- Developer: Tavex
- Publisher: Maxis
- Designer: Vladimir Vinetsky
- Programmers: Olexander Bilyk Oleg Mouraveinick Serg Butenko Vasyl Tsvirkunov
- Artists: Sharon Barr Shannon Galvin
- Composer: Jerry Martin
- Series: Sim
- Platform: Windows
- Release: November 15, 1996
- Genre: Golf
- Modes: Single-player, multiplayer

= SimGolf =

1996 golf video game

SimGolf is a golf video game created by Maxis in 1996. The game allows players to design their own golf courses and play them.

== Gameplay ==
The player can design their own golf course, being able to lower and raising the terrain, and can add trees, traps, lakes and other natural hazards.

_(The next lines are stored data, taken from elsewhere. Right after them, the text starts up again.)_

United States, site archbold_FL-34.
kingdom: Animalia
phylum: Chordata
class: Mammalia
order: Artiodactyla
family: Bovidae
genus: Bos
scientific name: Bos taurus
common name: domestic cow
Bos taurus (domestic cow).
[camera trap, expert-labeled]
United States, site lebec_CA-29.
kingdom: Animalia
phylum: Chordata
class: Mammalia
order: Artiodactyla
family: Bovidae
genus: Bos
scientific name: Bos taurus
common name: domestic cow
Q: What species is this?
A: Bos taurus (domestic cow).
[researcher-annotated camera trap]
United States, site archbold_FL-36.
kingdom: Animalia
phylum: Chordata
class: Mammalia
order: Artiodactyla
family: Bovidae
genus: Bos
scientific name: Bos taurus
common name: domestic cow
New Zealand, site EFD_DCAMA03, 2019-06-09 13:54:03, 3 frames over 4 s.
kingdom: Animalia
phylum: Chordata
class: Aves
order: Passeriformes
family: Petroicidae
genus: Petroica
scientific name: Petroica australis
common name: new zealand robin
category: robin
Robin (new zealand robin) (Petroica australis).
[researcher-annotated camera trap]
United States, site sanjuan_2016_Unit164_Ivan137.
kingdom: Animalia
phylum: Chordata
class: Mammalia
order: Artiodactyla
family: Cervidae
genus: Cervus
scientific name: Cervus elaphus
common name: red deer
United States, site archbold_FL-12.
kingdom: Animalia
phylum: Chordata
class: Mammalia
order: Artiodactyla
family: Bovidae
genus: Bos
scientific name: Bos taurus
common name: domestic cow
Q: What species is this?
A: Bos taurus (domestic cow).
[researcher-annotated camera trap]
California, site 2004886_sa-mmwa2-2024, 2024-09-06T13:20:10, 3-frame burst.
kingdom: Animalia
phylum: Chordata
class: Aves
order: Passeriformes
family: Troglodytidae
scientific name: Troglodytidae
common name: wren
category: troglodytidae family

Players can play on the golf course they have designed or play the two existing courses designed by American golf course architect Robert Trent Jones Jr.

The MouseSwing interface lets the player use their mouse to hit the ball, and leaves the driving, chipping and putting to the player. (The traditional "power bar" option is also available.)

== Reception ==
The game received a score of 2 out of 5 stars from Peter Smith of Computer Games Strategy Plus, with criticism going toward the graphics and physics. Barry Brenesal of Gamecenter rated it 8 out of 10, offering praise for the graphics and audio. Nick Smith of AllGame rated it 4 out of 5 stars, praising the course designer and MouseSwing.